Many hospitals and health systems struggle to create consistent staffing schedules, which complicates their intention to form teams and leverage those dynamics to improve care. As a result, patient experiences are a series of care processes that rely on providers exchanging information in a one-off, one-way transactional format. Those care transactions often occur through the electronic health record (EHR), further removing human affect and discourse that are crucial for teamwork.

The transactional care coordination model is unlikely to go away any time soon. Recognizing this fact and acknowledging the challenges it creates are the first steps to improving care coordination and, ultimately, safety. From a system's perspective, the main challenge with a transactional model is that it relies on a feed-forward design with very limited feedback mechanisms, particularly when they run through an EHR system. Pure feed-forward designs are sometimes called “ballistic” because once a signal is sent, it can be altered only by another signal from the original source. Feed-forward designs are best used when the outcome anticipated is highly predictable and stable. Such is rarely the case for the average patient on a medical–surgical unit.

Feed-forward is commonly found in the EHR, specifically in medication order routines. If only the initiating physician can terminate or alter a medication order, it is a pure feed-forward design. If another physician, pharmacist, or nurse must reach out to the prescriber to alter or cease a medication, the feedback mechanism can become ad hoc, onerous, and potentially dangerous. Some healthcare leaders go as far as to castigate nurses who fail to deliver an ordered medication even when there are strong reasons not to do so, such as with drug interaction alerts or clear duplications. Recognizing such issues, progressive health systems are providing more effective feedback mechanisms within the EHR and delegating authority to other professionals to alter medication orders as needed.

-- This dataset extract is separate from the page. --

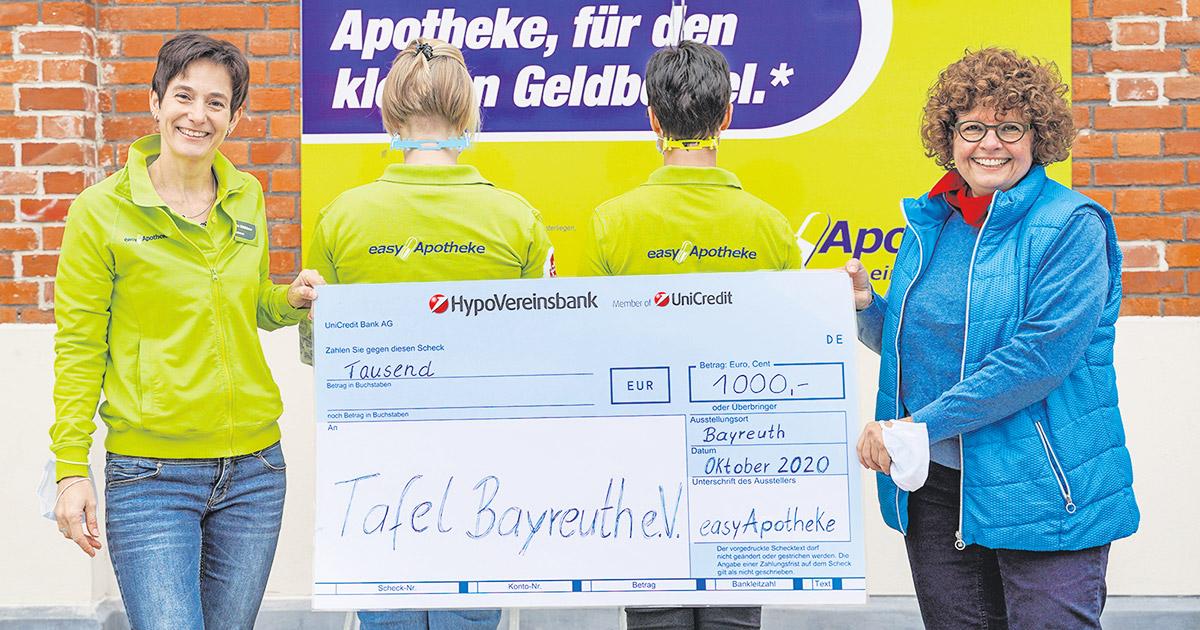 Nachrichten Bayreuth: easyApotheke spendet 1.000 Euro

The EHR is a communication medium that relies heavily on feed-forward algorithms. However, there are ongoing innovations in the EHR to create feedback mechanisms. The development of nursing notes and instant messaging functionality are clear improvements along these lines. The organizational innovations that mitigate the feed-forward issue include policy changes that give pharmacists the authority to remove clearly contraindicated orders and refer the matter back to the physician on the floor. Such policy improvements offer the opportunity to reconcile contradictory information with a well-reasoned and flexible solution.

In short, the transaction care coordination model is an organizational constraint because it creates bottlenecks in patient throughput and allows the weakest link in the system to adversely affect an outcome—potentially compromising patient safety.


My interview in this issue is with John B. Chessare, MD, FACHE, president and CEO of GBMC HealthCare. Dr. Chessare has led a distinguished career inspired by titans of the patient safety movement, including Avedis Donabedian and Donald Berwick. Our conversation inspired this editorial and prompted me to reread my copy of The Goal: A Process of Ongoing Improvement by Eliyahu M. Goldratt and Jeff Cox, a management novel that introduces the Theory of Constraints. I hope you'll find our interview inspiring as well.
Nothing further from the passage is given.